Matia is a fourteen year old girl abandoned on the island of Mallorca with an overbearing grandmother, a submissive aunt and a deviant cousin at the outbreak of the Spanish civil war. Through folk-lore, fairytale and biblical allusion, Matia begins to understand more about the world around her. Politically, racially and religiously charged, this novel explores the extremes of childhood, society, isolation, friendship and the point at which innocence dies.

Lyrical prose will forever, for as long as I read and write, be my cup of tea. Matute is a master of description. ‘The flowers, like a shock to the earth, were flushed and alive, curling like a skin and quivering like the sun, shrieking in silence.’ It was hard to highlight one specific descriptor that denotes the radiant, violent beauty of the authors prose. She is able to create imagery - specifically landscape - that is so vivid and real, it almost feels as though you’re seeing it materialise before you. ‘In the golden mist spreading from the cliff, the black trunks of the trees were like sinister, melancholy beings, standing rigid behind the house in a display of mute protest.’ It’s almost so perfect that I’m tempted to find a void to shout into.

Matute succeeded where I consider Angela Carter to have failed. Writing the narrative of a child can often come off as overdone, immature and extremely grating.

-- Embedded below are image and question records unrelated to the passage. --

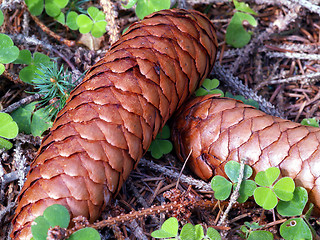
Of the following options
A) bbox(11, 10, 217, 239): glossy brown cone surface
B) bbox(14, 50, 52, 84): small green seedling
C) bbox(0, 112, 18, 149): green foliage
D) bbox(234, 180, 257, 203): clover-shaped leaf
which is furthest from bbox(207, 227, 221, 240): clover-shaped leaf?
bbox(14, 50, 52, 84): small green seedling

The Island , unlike The Magic Toyshop, doesn’t suffer from this issue. I’ve never been so wholly convinced of a protagonists age in any text I’ve ever read. She achieves this by making use of several aspects.

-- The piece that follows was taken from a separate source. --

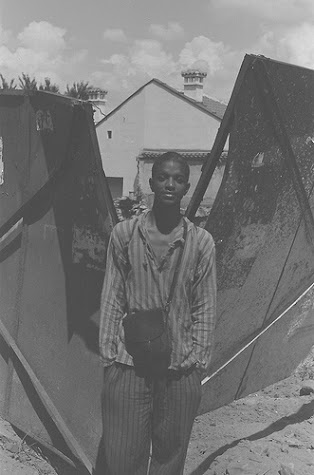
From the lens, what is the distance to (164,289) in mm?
2410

The first is the way in which she creates interior dialogue between the protagonist and her inner thoughts. Indicated via parentheses, ‘(Perhaps I just wanted to be loved. I don’t really remember.)’ Not a technique I’ve seen used before, but one I LOVE. It speaks volumes for childhood and the need to question the abundant uncertainties in life. However, there are also times in which she outright asks herself questions, ‘Why did I care so much? ‘Why,’ I asked myself, ‘are things as they are?’ The two for me served as an indicator of her growth and maturity. What she internalised was what she feared to ask, but what she vocalised was a testament to her progression into womanhood.

The second is down to her relationship with Borja. The two are devious, playful and as most children are, complete unwilling to comply with strict rules. There’s also a gang-like conflict between the kids, that at one point escalates quite severely. It serves to show the rising tensions not only politically, but racially and historically. ‘Then they would light their bonfires in the Jewish square, and if we ignored them they burned straw effigies, declaring victory over Borja and Juan Antonio.’ This exploration of anti-semitism is permeated throughout the narrative and whilst it provides background context to the ostracism that some residents face, it is a clear indication that these children are both uneducated about their island’s atrocities, and a product of their environment.

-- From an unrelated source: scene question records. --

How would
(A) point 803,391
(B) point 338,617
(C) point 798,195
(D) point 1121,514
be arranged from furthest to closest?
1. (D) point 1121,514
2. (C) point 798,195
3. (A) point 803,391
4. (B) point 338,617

There are layers upon layers to unpick throughout this novel, but at no point for me did it feel like a slow-burn. A testament to Matute’s ability as writer. There is little I could say in the way of criticism. Perhaps, my only issue is that I think some of the characters were irrelevant, and there were stories within the narrative that I would have liked to explore more - the orange grove, for example.

If what you’re looking for is something captivating, educating, exciting and beautifully - if not incredibly - written, then this is one for you.